## Task data
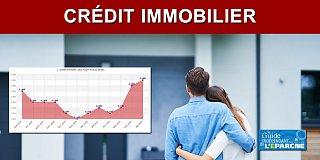 Immobilier : chute de -25% des crédits octroyés au 1er trimestre avec des taux continuant de remonter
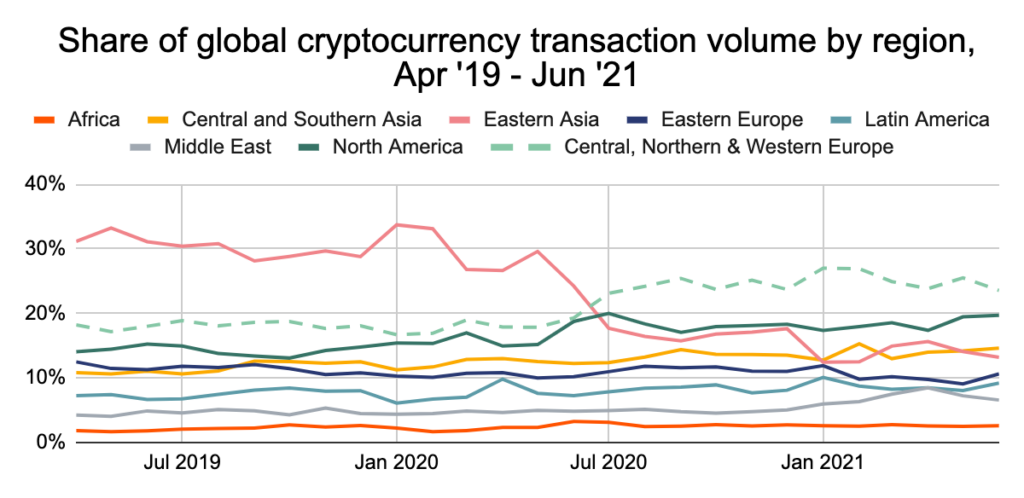 Xcrypto Transaction Volume.png.pagespeed.ic .8Kmibydiqm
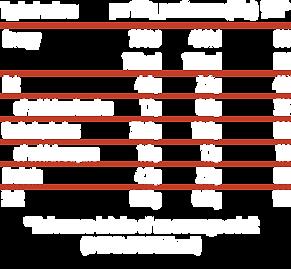 Haggis Nutrition@4x.png
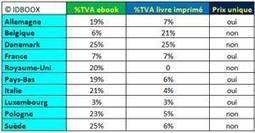 Quels taux de TVA sur les ebooks en Europe ? | IDBOOX | BiblioLivre | Scoop.it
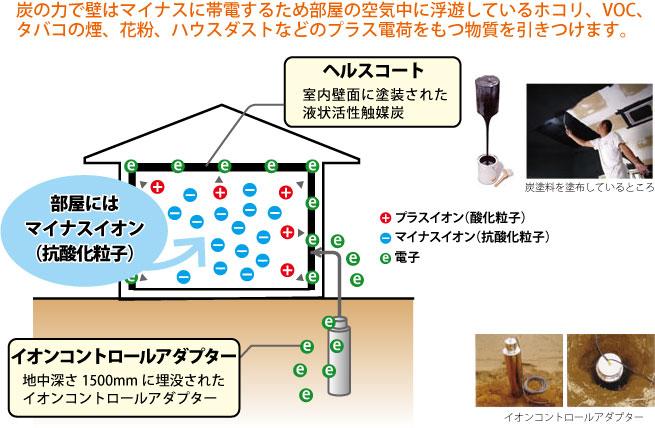 ヘルスコート 室内壁面に塗装された液状活性触媒炭 部屋にはマイナスイオン(抗酸化粒子)イオンコントロールアダプター 地ちゅふかさ1500mmに埋没されたイオンコントロールアダプター
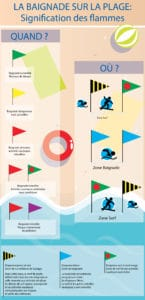 Infographie plage - SECURITE-PLAGE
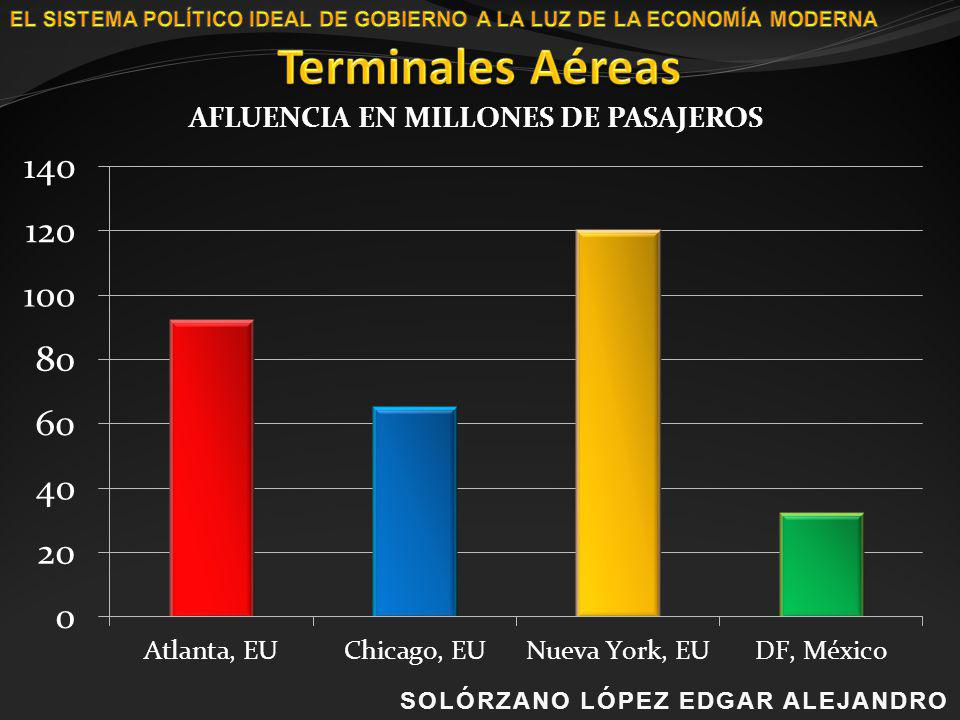 Terminales Aéreas SOLÓRZANO LÓPEZ EDGAR ALEJANDRO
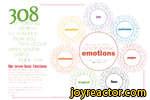 emotionastatesohow you :eet abouwhat youreaoinaanowThe Seven Basic EmotionsResearchers over the past century have determined that regardless of race, ethnicity, or cultural upbringing, all human beings contract the same muscles in the face when experiencing seven different emotions: joy, sadness,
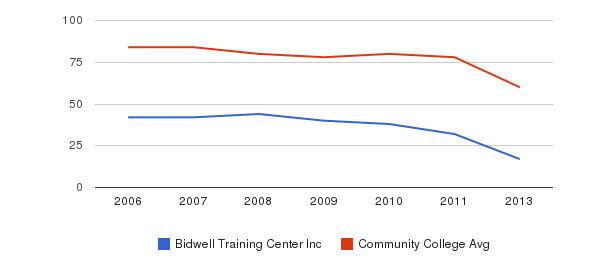 Bidwell Training Center Inc Total Faculty&nbsp(2006-2013)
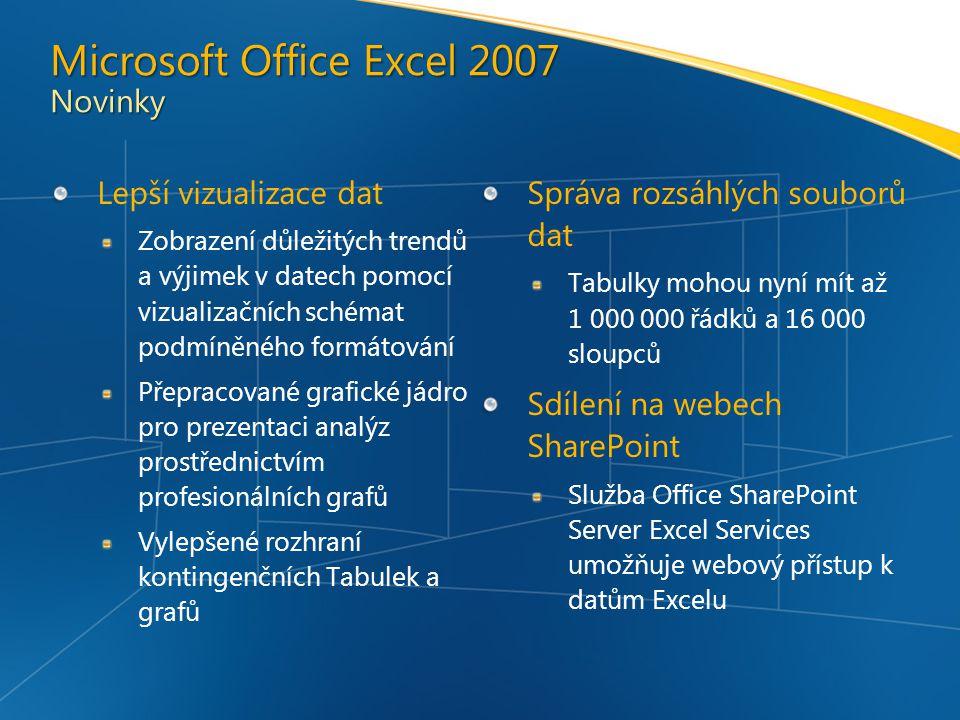 Microsoft Office Excel 2007 Novinky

## Required action
Exclude all pictures and return precisely the lines from the one containing "Bidwell Training Center" through the closing line of the data.

## Your response
 Bidwell Training Center Inc Total Faculty&nbsp(2006-2013)
 Microsoft Office Excel 2007 Novinky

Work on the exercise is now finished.